> [What you have to do]:
Copy out the data below word for word, omitting the pictures.

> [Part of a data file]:

>> Begin

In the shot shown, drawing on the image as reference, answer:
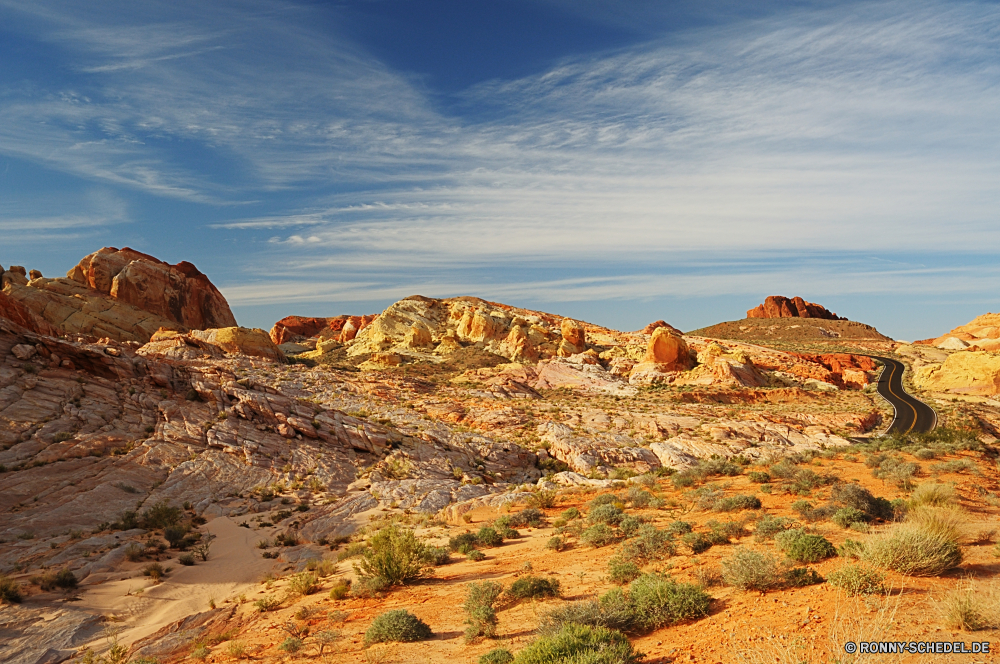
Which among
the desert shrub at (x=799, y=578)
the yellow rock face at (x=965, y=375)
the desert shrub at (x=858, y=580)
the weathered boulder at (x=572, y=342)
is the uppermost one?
the weathered boulder at (x=572, y=342)

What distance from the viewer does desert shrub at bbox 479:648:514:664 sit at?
23.7 feet

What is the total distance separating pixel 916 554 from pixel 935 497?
6581 millimetres

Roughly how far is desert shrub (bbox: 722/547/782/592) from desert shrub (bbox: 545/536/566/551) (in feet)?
16.3

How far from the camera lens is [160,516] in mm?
16422

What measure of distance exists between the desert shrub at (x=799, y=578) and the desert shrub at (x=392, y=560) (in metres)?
7.94

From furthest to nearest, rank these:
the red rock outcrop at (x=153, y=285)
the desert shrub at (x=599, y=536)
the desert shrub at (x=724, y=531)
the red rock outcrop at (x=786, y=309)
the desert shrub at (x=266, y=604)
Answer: the red rock outcrop at (x=786, y=309), the red rock outcrop at (x=153, y=285), the desert shrub at (x=599, y=536), the desert shrub at (x=724, y=531), the desert shrub at (x=266, y=604)

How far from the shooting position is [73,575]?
1229 centimetres

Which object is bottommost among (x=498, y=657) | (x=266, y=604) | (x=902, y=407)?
(x=902, y=407)

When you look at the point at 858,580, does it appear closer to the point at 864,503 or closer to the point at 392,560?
the point at 864,503

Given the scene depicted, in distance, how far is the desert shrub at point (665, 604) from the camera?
25.9ft

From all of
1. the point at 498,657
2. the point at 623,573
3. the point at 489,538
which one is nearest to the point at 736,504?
the point at 623,573

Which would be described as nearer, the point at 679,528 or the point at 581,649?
the point at 581,649

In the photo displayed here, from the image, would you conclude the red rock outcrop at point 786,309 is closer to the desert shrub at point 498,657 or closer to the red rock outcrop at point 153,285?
the red rock outcrop at point 153,285

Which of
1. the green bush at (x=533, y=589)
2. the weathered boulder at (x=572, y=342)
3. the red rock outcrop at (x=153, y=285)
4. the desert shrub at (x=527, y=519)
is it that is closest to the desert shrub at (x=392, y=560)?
the green bush at (x=533, y=589)
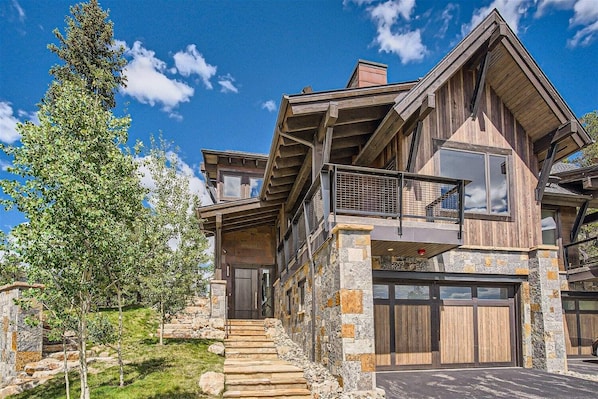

>> End

> [Solution for this problem]:
In the shot shown, drawing on the image as reference, answer:
Which among
the desert shrub at (x=799, y=578)
the yellow rock face at (x=965, y=375)
the desert shrub at (x=858, y=580)
the weathered boulder at (x=572, y=342)
is the uppermost one?
the weathered boulder at (x=572, y=342)

What distance from the viewer does desert shrub at bbox 479:648:514:664 sit at?
23.7 feet

What is the total distance separating pixel 916 554 from pixel 935 497?
6581 millimetres

Roughly how far is desert shrub (bbox: 722/547/782/592) from desert shrub (bbox: 545/536/566/551) (in feet)?
16.3

How far from the camera lens is [160,516] in mm?
16422

What measure of distance exists between the desert shrub at (x=799, y=578) and the desert shrub at (x=392, y=560) (in metres)?
7.94

From furthest to nearest, rank these:
the red rock outcrop at (x=153, y=285)
the desert shrub at (x=599, y=536)
the desert shrub at (x=724, y=531)
the red rock outcrop at (x=786, y=309)
the desert shrub at (x=266, y=604)
Answer: the red rock outcrop at (x=786, y=309), the red rock outcrop at (x=153, y=285), the desert shrub at (x=599, y=536), the desert shrub at (x=724, y=531), the desert shrub at (x=266, y=604)

How far from the shooting position is [73,575]?
1229 centimetres

Which object is bottommost among (x=498, y=657) | (x=266, y=604) | (x=902, y=407)?
(x=902, y=407)

When you look at the point at 858,580, does it appear closer to the point at 864,503 or closer to the point at 392,560?
the point at 864,503

Given the scene depicted, in distance, how far is the desert shrub at point (665, 604) from the camera?
25.9ft

From all of
1. the point at 498,657
2. the point at 623,573
3. the point at 489,538
which one is nearest to the point at 736,504?
the point at 623,573

Which would be described as nearer, the point at 679,528 or the point at 581,649?
the point at 581,649

In the photo displayed here, from the image, would you conclude the red rock outcrop at point 786,309 is closer to the desert shrub at point 498,657 or closer to the red rock outcrop at point 153,285?
the red rock outcrop at point 153,285

Which of
1. the green bush at (x=533, y=589)
2. the weathered boulder at (x=572, y=342)
3. the red rock outcrop at (x=153, y=285)
4. the desert shrub at (x=527, y=519)
is it that is closest to the desert shrub at (x=392, y=560)?
the green bush at (x=533, y=589)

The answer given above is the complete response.